Chapitre 2 - La banque Baralys

208 43 124
                                    


Si les enfants dotés d'un pouvoir surnaturel étaient rares, ils n'étaient ni un tabou ni d'une singularité inestimable pour autant. Seulement l'Ordre faisait au quotidien tout son possible pour regrouper ces talents à exploiter. Ceux qui n'étaient pas déclarés dans le Registre vivaient certes dans la tranquillité, mais aussi et surtout dans l'illégalité totale. Livrés contre une belle compensation financière puis envoyés à Luxeth, l'école spécialisée située dans le sud du pays pour ceux qui en avaient l'âge, ou mis au service de l'Ordre dans le cas contraire, il leur était assuré une certaine stabilité. Pourtant, nombreux étaient ceux qui avaient choisi la liberté au droit. Alors dans une société ainsi rythmée, il arrivait que des dérapages se produisent, notamment de la part de ceux qui en abuseraient en se pensant tout puissant.

Toutefois, une attaque en plein jour, sur la place principale de la ville, restait impensable.

L'ambiance étouffante et stressante des événements de la banque Baralys planait sur Willsden. Les plus curieux des civils s'étaient rassemblés devant le bâtiment, dans l'attente de la suite, tandis que beaucoup avaient fui dans la direction opposée. Devant l'imposant édifice, les policiers paraissaient réfléchir à un plan d'action, voitures agglutinées, alors que la foule restait en retrait, séparée par la bande de délimitation de sécurité qui avait été dressée. Coupablement curieuses, Hisae et Ambre avaient évidemment fait comme beaucoup : elles avaient délaissé le café pour s'approcher de la banque et constater l'ampleur de la situation.

Au gré des minutes qui filaient, Hisae sentait l'inquiétude monter. Au milieu de la foule, elle serrait contre elle son sac de cours, comme si ce geste insignifiant pouvait l'aider à garder son calme. Pourtant, aux antipodes de ce qu'elle aurait espéré, son cœur reprit une course effrénée dans sa poitrine lorsqu'un nouveau coup de feu retentit jusqu'à l'extérieur. Fort, lourd, accablant ; suffisamment pour faire vibrer jusque chaque parcelle de son être.
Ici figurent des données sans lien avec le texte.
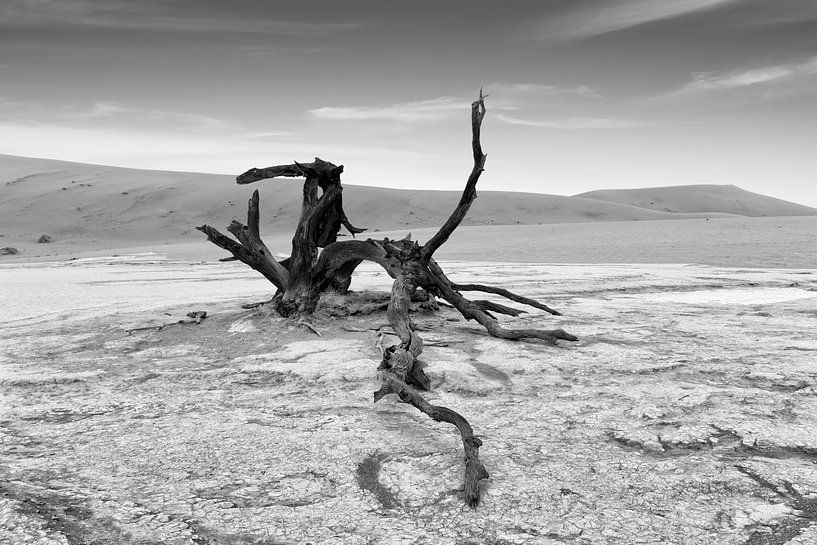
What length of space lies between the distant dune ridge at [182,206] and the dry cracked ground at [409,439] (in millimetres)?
24070

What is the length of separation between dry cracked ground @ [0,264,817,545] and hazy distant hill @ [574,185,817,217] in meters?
49.5

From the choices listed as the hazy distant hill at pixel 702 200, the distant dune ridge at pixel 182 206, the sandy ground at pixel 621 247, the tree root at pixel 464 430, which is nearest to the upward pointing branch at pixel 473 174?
the tree root at pixel 464 430

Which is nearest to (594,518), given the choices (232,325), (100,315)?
(232,325)

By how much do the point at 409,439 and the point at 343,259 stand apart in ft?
10.1

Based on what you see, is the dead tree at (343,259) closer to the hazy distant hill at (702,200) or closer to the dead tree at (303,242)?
the dead tree at (303,242)

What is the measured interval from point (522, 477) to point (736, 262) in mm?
10667

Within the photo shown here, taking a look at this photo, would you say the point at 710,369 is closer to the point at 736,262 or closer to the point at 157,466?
the point at 157,466

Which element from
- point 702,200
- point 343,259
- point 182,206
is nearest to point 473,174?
point 343,259

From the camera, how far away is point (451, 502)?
2.13 m

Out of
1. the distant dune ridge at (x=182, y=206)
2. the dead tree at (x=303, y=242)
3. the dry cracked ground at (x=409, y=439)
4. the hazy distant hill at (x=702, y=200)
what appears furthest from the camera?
the hazy distant hill at (x=702, y=200)

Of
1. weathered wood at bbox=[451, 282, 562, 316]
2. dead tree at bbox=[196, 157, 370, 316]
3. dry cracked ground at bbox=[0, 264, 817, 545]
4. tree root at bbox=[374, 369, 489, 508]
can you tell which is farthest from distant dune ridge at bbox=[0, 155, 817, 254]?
tree root at bbox=[374, 369, 489, 508]

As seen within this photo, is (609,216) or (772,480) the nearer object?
(772,480)

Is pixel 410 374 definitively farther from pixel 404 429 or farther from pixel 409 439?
pixel 409 439

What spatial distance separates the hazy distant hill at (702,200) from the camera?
5328cm
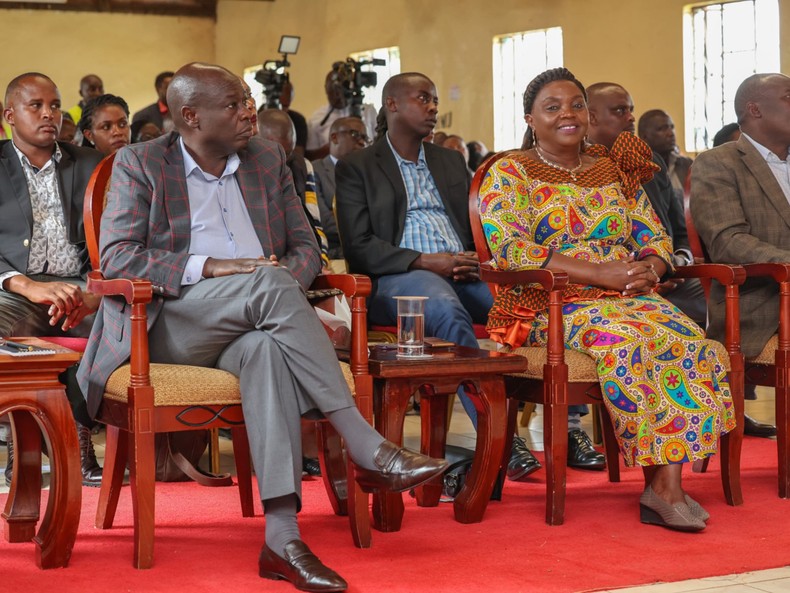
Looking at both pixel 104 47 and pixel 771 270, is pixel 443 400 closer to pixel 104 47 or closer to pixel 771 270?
pixel 771 270

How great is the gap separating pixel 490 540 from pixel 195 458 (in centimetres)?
123

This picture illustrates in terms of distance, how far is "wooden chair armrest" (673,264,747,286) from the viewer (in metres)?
3.30

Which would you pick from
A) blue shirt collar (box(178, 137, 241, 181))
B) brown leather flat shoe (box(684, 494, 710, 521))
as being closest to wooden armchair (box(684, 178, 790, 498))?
brown leather flat shoe (box(684, 494, 710, 521))

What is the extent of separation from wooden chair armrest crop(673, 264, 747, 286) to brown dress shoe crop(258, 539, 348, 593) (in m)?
1.54

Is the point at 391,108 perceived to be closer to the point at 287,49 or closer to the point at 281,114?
the point at 281,114

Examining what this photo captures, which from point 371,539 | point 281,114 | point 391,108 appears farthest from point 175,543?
point 281,114

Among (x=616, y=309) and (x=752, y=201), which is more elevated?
(x=752, y=201)

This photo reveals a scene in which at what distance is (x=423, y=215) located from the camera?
398cm

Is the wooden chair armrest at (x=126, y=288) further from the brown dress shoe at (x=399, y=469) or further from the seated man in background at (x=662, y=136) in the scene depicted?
the seated man in background at (x=662, y=136)

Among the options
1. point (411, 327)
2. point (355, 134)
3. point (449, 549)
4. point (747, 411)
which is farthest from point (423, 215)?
point (355, 134)

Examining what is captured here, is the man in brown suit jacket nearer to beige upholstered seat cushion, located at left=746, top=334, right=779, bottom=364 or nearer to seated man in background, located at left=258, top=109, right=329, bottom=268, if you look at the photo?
beige upholstered seat cushion, located at left=746, top=334, right=779, bottom=364

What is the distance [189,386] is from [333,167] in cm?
356

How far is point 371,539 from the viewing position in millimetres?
2828

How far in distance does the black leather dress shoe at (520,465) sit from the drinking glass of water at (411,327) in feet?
2.37
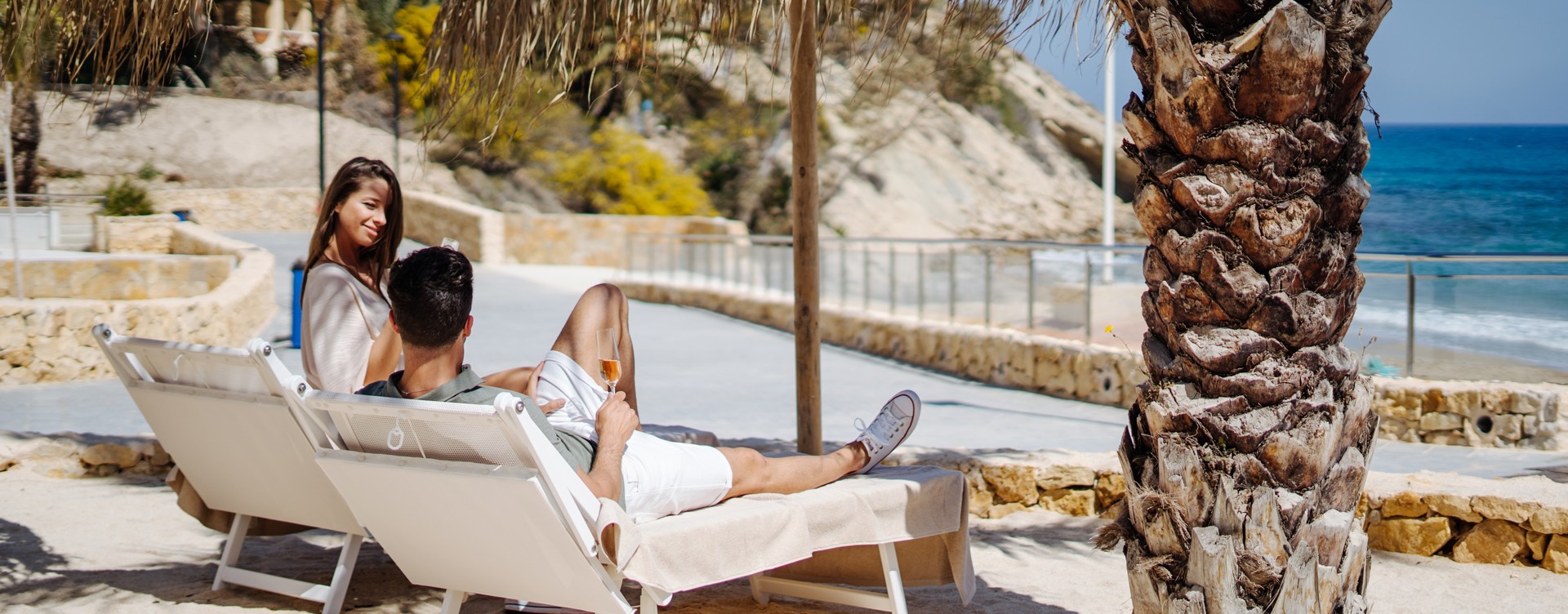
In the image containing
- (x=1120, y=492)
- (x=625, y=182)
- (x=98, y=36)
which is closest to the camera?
(x=98, y=36)

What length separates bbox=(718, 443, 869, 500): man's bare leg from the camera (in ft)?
10.0

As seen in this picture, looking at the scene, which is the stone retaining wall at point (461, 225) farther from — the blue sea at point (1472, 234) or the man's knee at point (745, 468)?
the man's knee at point (745, 468)

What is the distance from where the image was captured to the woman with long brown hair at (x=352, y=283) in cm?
335

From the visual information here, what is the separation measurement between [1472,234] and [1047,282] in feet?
122

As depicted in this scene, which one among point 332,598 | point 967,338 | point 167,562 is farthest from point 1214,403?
point 967,338

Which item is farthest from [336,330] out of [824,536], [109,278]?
[109,278]

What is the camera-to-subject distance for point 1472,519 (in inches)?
155

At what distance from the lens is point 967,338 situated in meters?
10.3

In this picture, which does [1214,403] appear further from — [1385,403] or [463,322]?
[1385,403]

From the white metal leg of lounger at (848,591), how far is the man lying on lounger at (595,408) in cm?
27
L'espace d'un fol instant, le flux de son esprit entièrement brouillé par le brouhaha ambiant, elle envisagea jusqu'à la possibilité de se servir de son pouvoir sur cette foule en proie à la panique, mais se ravisa bien rapidement vis-à-vis de cette idée. Aux devants de la place, les policiers commençaient à s'agiter, à leur faire de grands signes pour les intimer à reculer et à s'éloigner. Il ne semblait plus y avoir de coup de feu prêt à détonner pourtant, aussi réceptive aux sons de par la nature de son pouvoir, la jeune femme avait encore l'impression de les entendre résonner en boucle contre les parois de son crâne. Douloureux, lancinants, ils faisaient siffler désagréablement ses oreilles, pulser son sang à ses tempes, vibrer ses membres.

Ce fut seulement en s'écartant de la foule pour aller s'asseoir quelque part qu'Hisae commença à réfléchir au temps qui s'était écoulé, depuis qu'elles avaient quitté le café. Si elle avait l'impression qu'une éternité venait de lui passer devant les yeux, elle prit conscience des courtes minutes qui la séparaient en réalité du moment où Ambre et elle avaient été tranquillement installées en terrasse.

Assise sur le rebord de la fontaine de la place principale, l'étudiante en profita pour se passer de l'eau sur le visage. Au loin, les policiers lui apparaissaient toujours distinctement, signe qu'ils n'étaient pas encore rentrés dans la banque. Sans doute devaient-ils prendre en considération le danger que couraient les otages.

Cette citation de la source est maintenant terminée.